Try it
Exact copies of the lines from the start of the records through the line with "Q: What species is this?" are what the answer must hold; pictures are not part of it.

(Data excerpts)
# # # # #
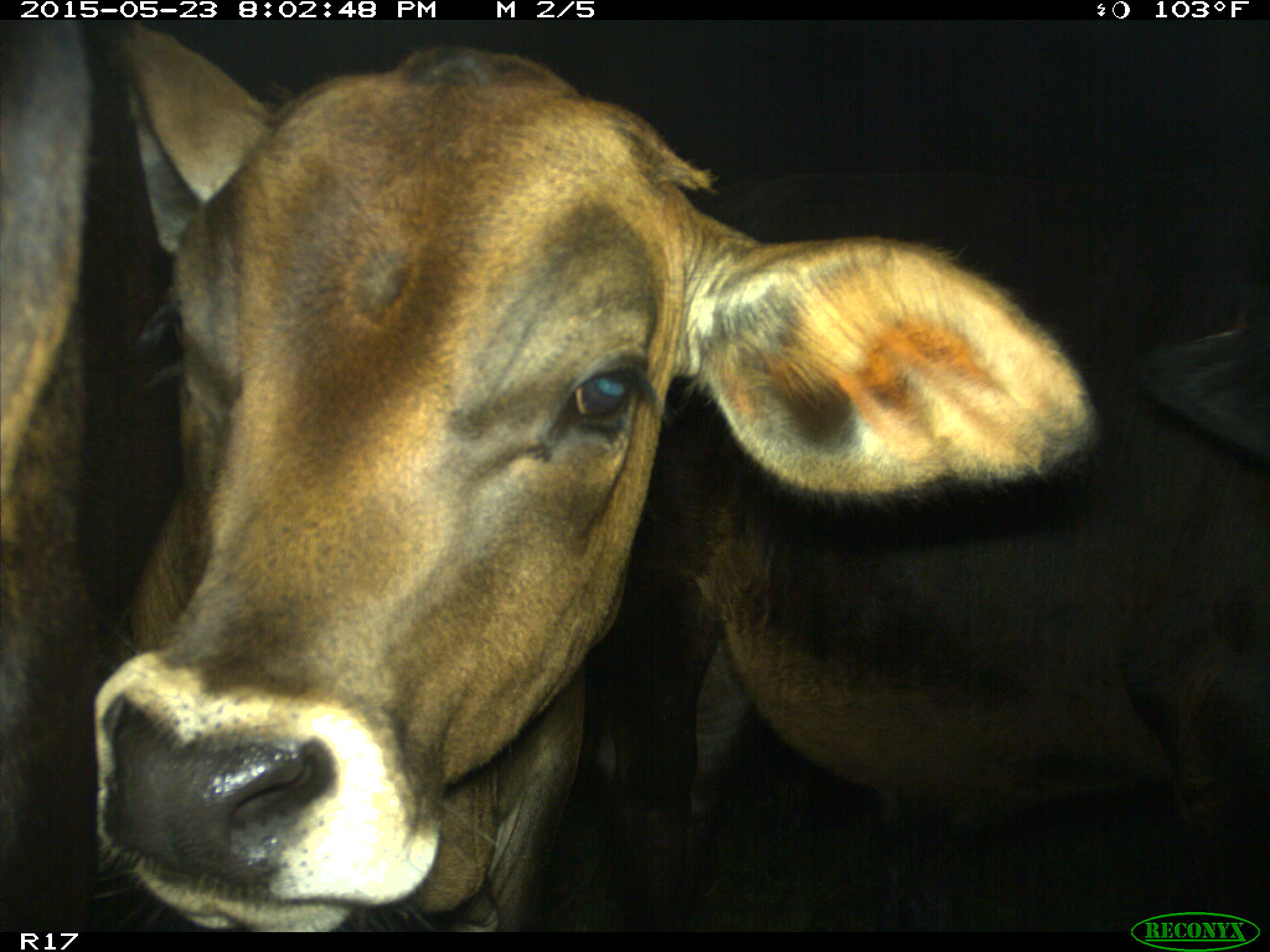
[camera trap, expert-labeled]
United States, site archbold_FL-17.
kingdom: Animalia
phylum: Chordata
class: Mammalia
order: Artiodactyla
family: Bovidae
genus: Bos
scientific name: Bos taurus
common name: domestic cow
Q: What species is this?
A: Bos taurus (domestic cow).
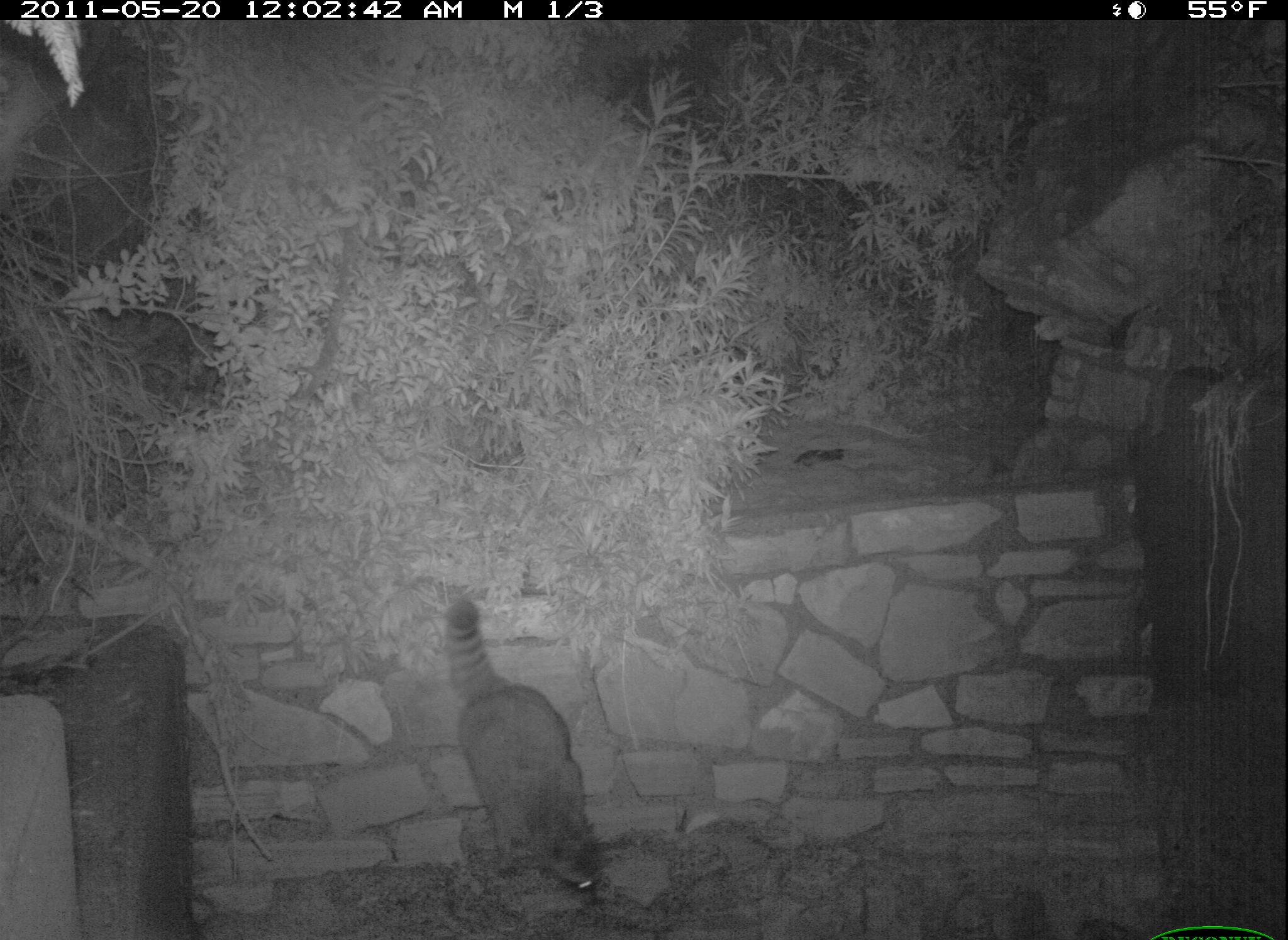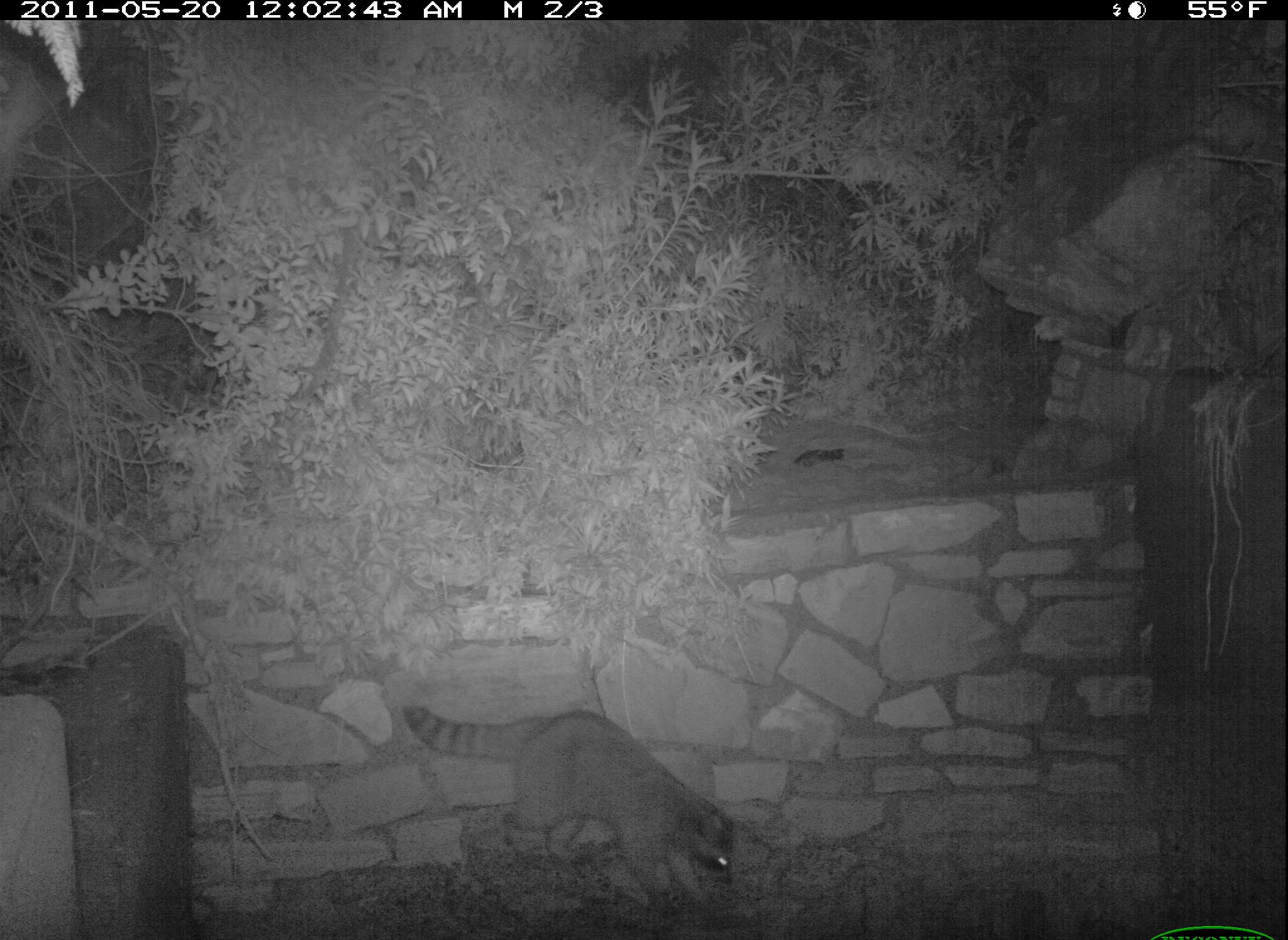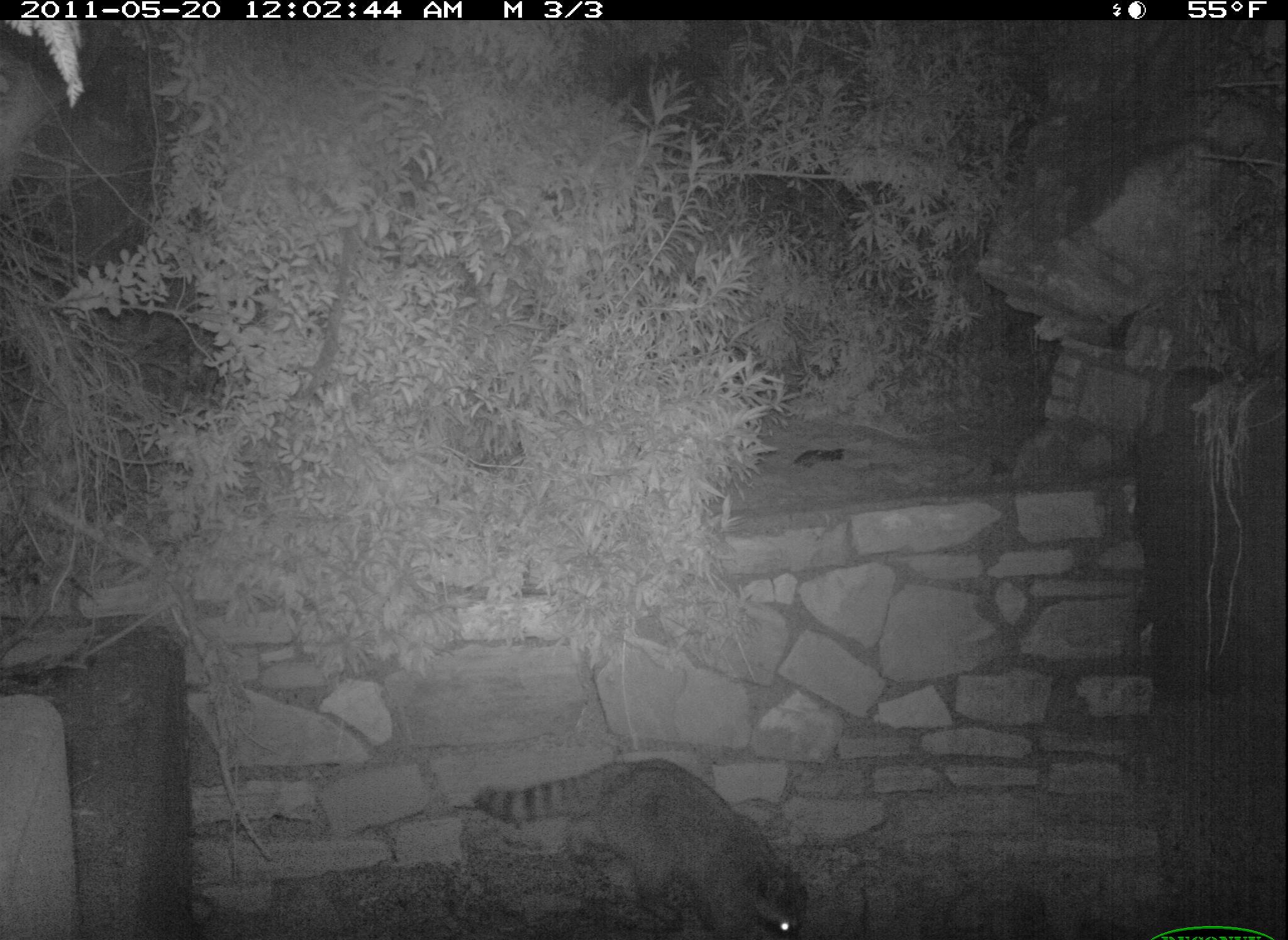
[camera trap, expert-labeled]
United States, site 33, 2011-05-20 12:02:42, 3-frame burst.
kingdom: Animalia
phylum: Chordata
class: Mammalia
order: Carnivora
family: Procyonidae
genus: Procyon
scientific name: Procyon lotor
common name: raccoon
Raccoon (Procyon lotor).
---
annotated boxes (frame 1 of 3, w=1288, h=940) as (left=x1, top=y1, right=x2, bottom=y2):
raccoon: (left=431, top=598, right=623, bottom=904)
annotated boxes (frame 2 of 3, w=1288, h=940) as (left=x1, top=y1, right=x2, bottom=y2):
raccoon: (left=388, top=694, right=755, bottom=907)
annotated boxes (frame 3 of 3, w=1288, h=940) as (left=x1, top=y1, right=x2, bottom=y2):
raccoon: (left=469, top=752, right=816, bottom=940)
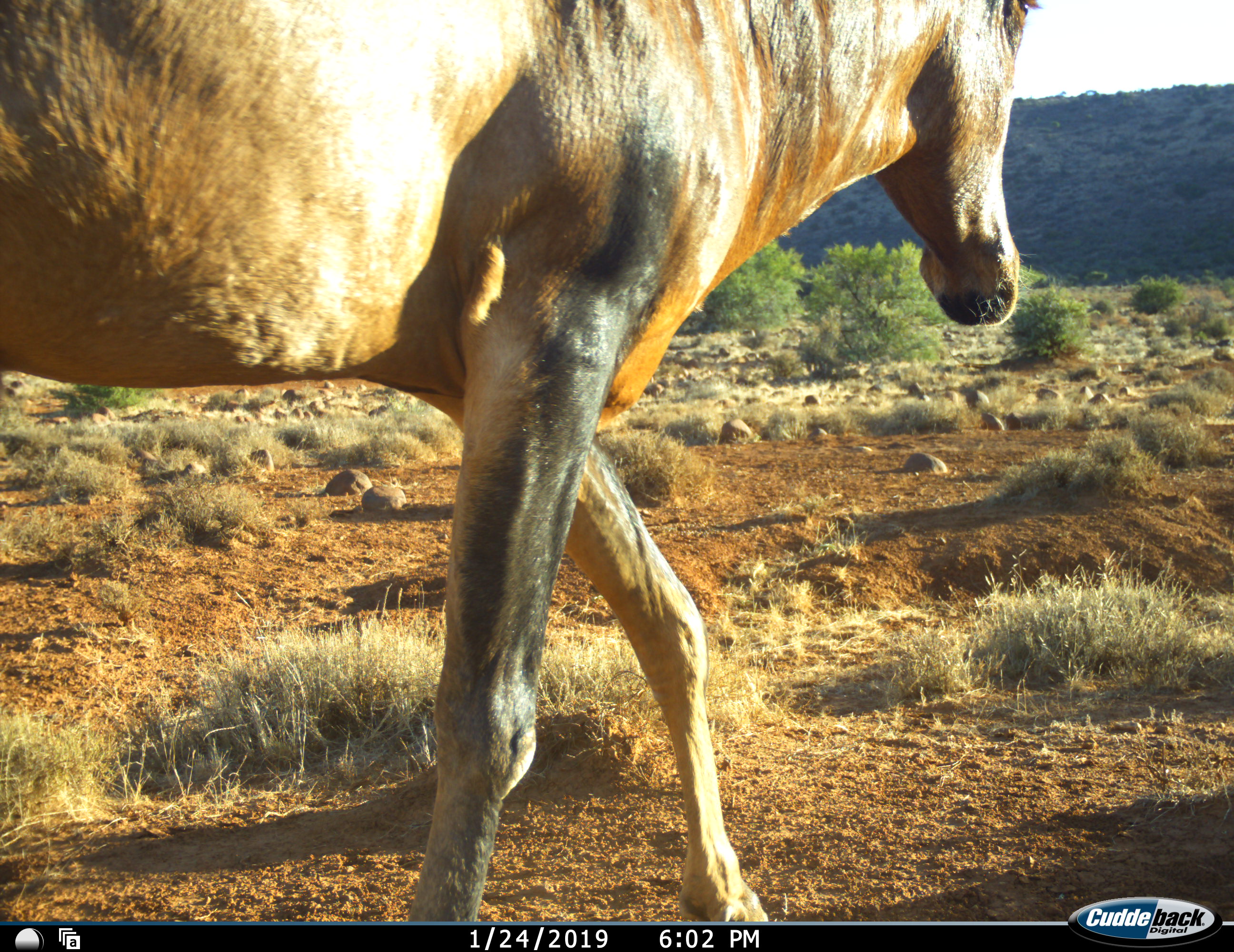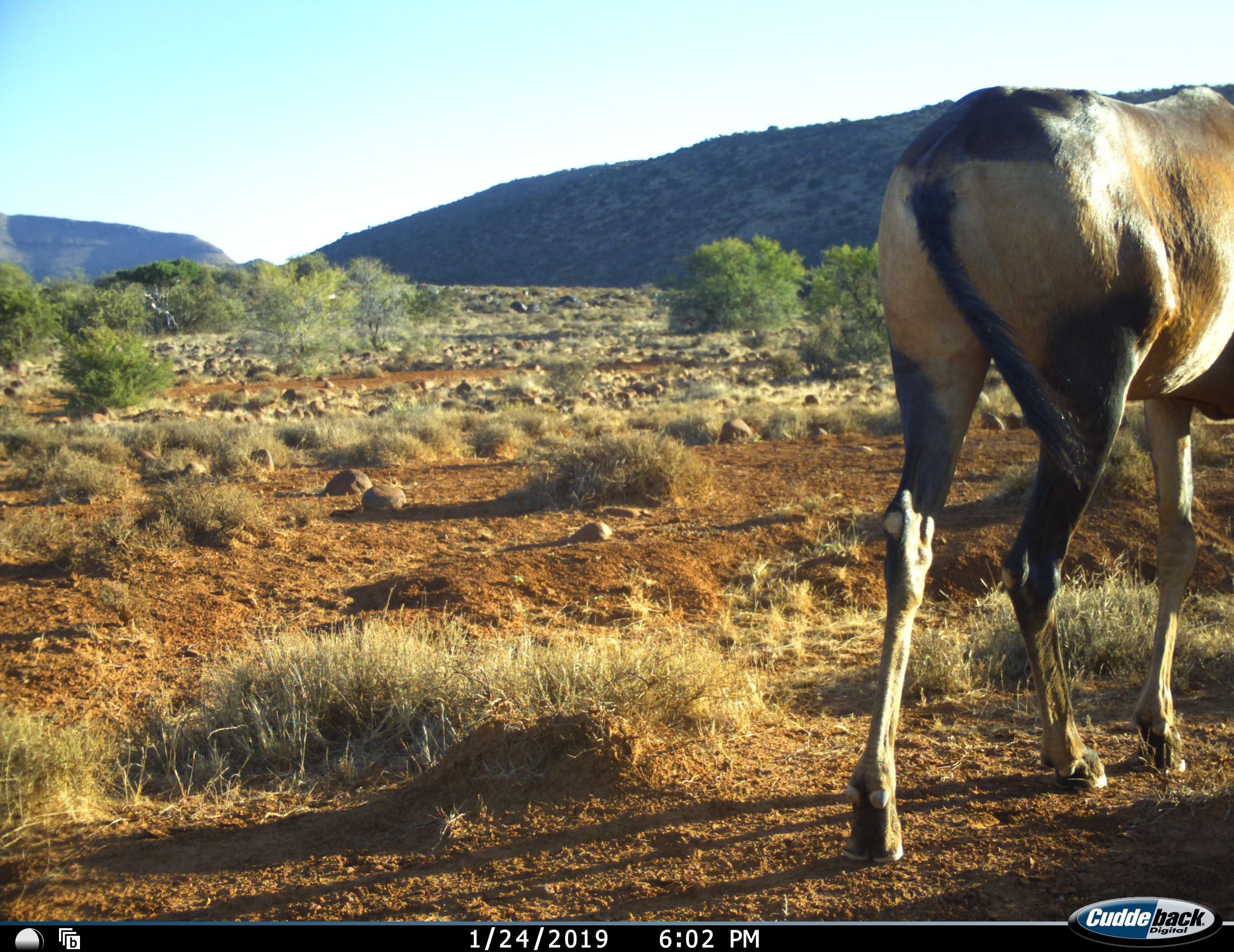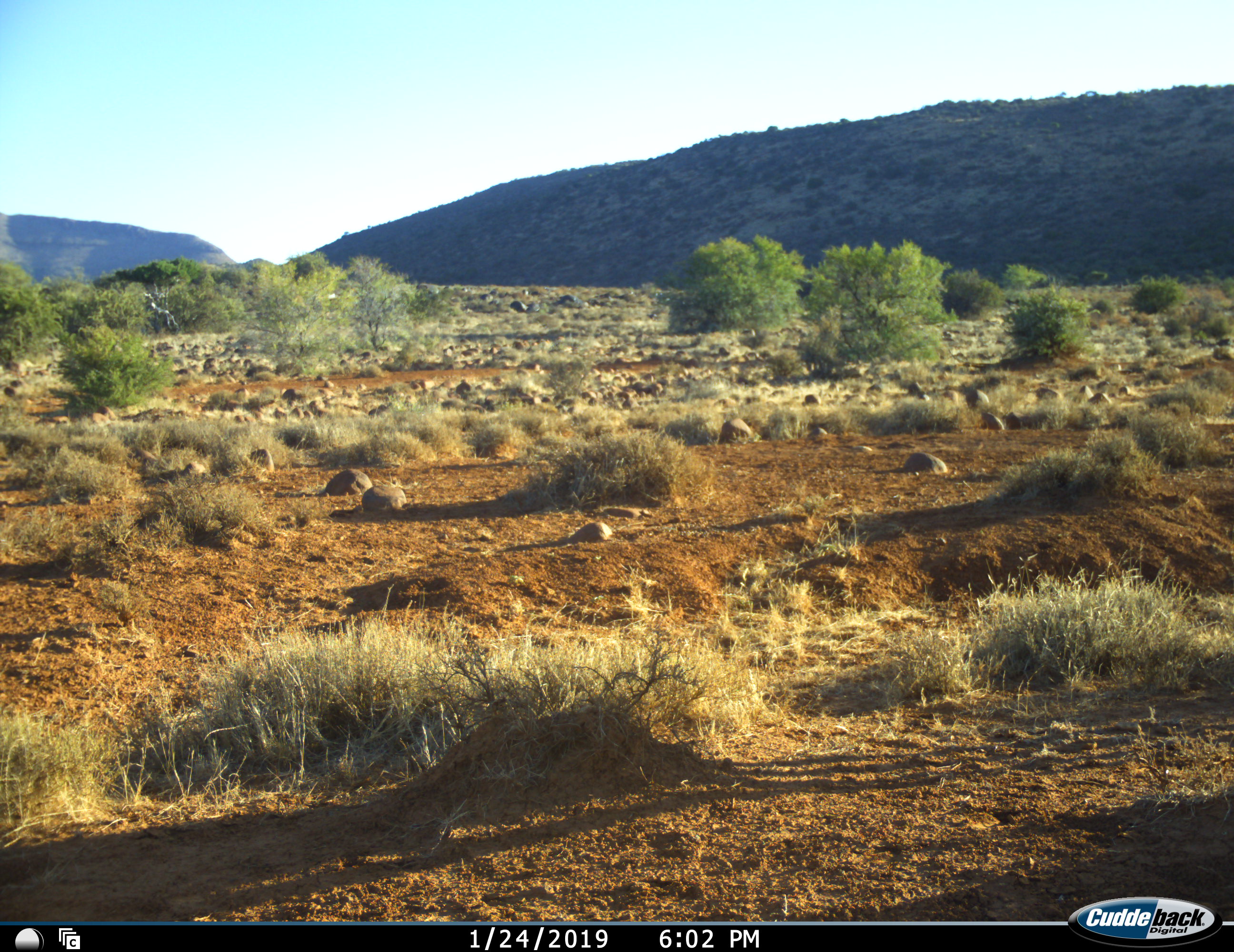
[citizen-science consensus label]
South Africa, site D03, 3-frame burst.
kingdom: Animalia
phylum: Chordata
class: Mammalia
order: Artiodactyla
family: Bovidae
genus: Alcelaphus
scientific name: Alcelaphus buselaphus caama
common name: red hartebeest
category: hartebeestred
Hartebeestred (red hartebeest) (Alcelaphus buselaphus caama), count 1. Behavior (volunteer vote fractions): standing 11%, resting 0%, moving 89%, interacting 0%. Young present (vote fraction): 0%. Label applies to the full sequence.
# # # # #
Completed task
[camera trap, expert-labeled]
United States, site archbold_FL-17.
kingdom: Animalia
phylum: Chordata
class: Mammalia
order: Artiodactyla
family: Bovidae
genus: Bos
scientific name: Bos taurus
common name: domestic cow
Q: What species is this?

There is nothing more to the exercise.